А Фетхулла во все время речи атамана сидел спокойно; ни один мускул на лице его не дрогнул. Но, когда докладчик обратился уже непосредственно к нему, он замялся.

— Зачем же мне говорить, когда другие, помудрее и поважнее меня, уже сказали тебе свои мысли? — уклончиво ответил он.

— Всякая птица, и большая и малая, подает в лесу свой голос на рассвете, только одна раньше, а другая, — позже. Без этого ни один день еще не начался. И всякая овца-матка в стаде должна дать в дойницу хоть одну каплю из своего молока.
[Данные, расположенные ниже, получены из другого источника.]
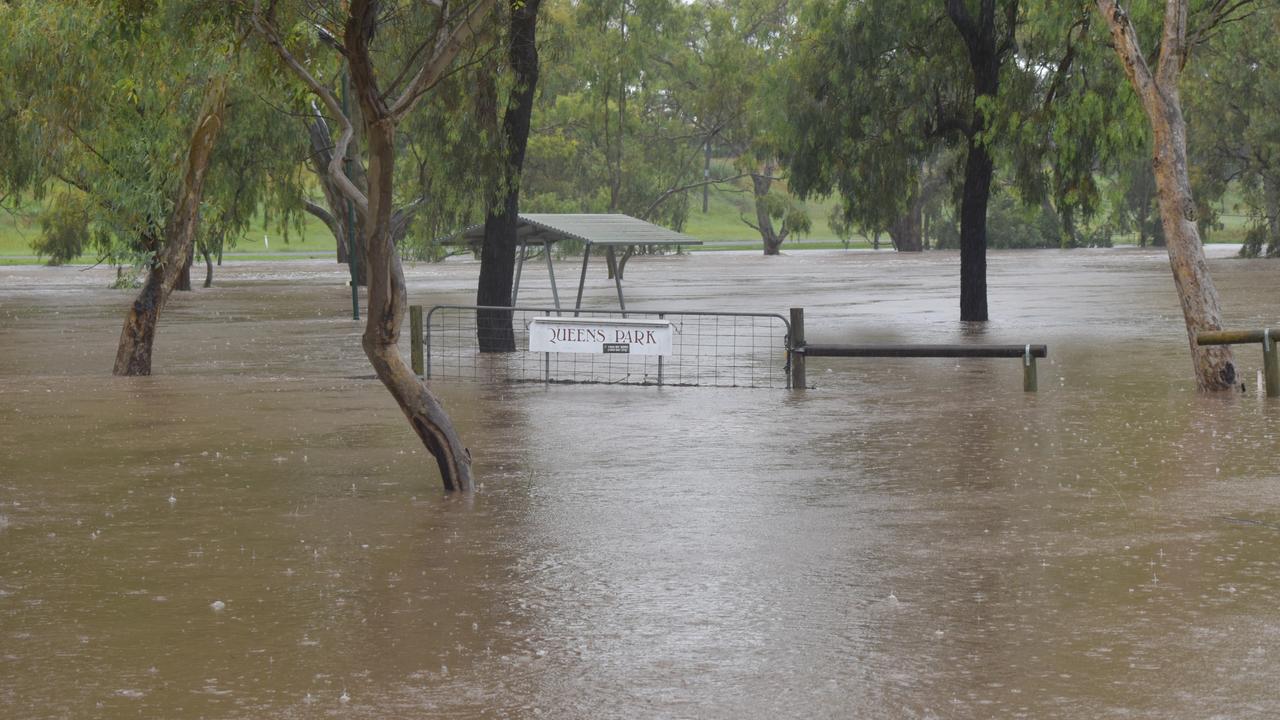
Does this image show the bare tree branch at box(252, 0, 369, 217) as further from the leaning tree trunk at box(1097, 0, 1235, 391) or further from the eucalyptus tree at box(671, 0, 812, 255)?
the eucalyptus tree at box(671, 0, 812, 255)

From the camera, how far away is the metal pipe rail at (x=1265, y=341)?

Они сказали, как думали, скажи и ты, как думаешь, —настаивал атаман.

— Ну, если ты, атаман, требуешь и моего слова, так и я скажу, что этот табунщик — хырсыз,— сказал Фетхулла как-то нерешительно, — но только нужно, чтобы первый хаджи доказал другому хаджи, его новому хозяину и всему свету, что действительно украл лошадей этот табунщик, а не кто-нибудь другой. А что если их волк зарезал? Или, может быть, они в пропасть упали, разбились и околели, а орлы и коршуны их съели?

При этом добавлении оба атамана многозначительно переглянулись.

— После волков остаются кости и кровь на том месте, где он бы их рвал, а пропастей и обрывов в степи нет вовсе: ведь табуны на степи паслись, — заметил на это Мусса-Фассафетдин-оглу.

Фетхулла промолчал.

— Ну, а вы все что скажете? — спросил докладчик остальных.

— Кого уже трое назвали вором, тот так вором останется и для всякого, — отвечали остальные.

— Да, товарищи, — торжественно подал и свой голос после всех Мусса-Фассафетдин-оглу. — Этот табунщик — вор и другого имени для него у честных людей не может быть. А теперь, товарищи, когда уже вы все сказали свое справедливое слово и ни один из вас не назвал черного белым, пора снять с ваших глаз повязки, которые я нарочно надел на них, чтобы вы судили так, как о чужом деле, а не о своем собственном, потому что если бы вы знали, что судите свое дело, никто вашего суда не признал бы справедливым. И деды, и бабай мой говорили, что если бы люди судили сами, — каждый свое дело, — злодеев тогда стало бы меньше, чем молока в грудях у блохи, и вора было бы труднее встретить, чем верблюда на одной ноге, с головой крысы, крыльями фазана и с хвостом ящерицы! Знайте же, товарищи, что в притче, которую я вам сейчас рассказал, первый хаджи — я сам, второй хаджи — ты, Султан-Харрыс, второй табунщик, обиженный первым, — мой чабан, Менали-Сабыр, а вор — ты сам, Фетхулла! И ты самого себя осудил вместе с нами!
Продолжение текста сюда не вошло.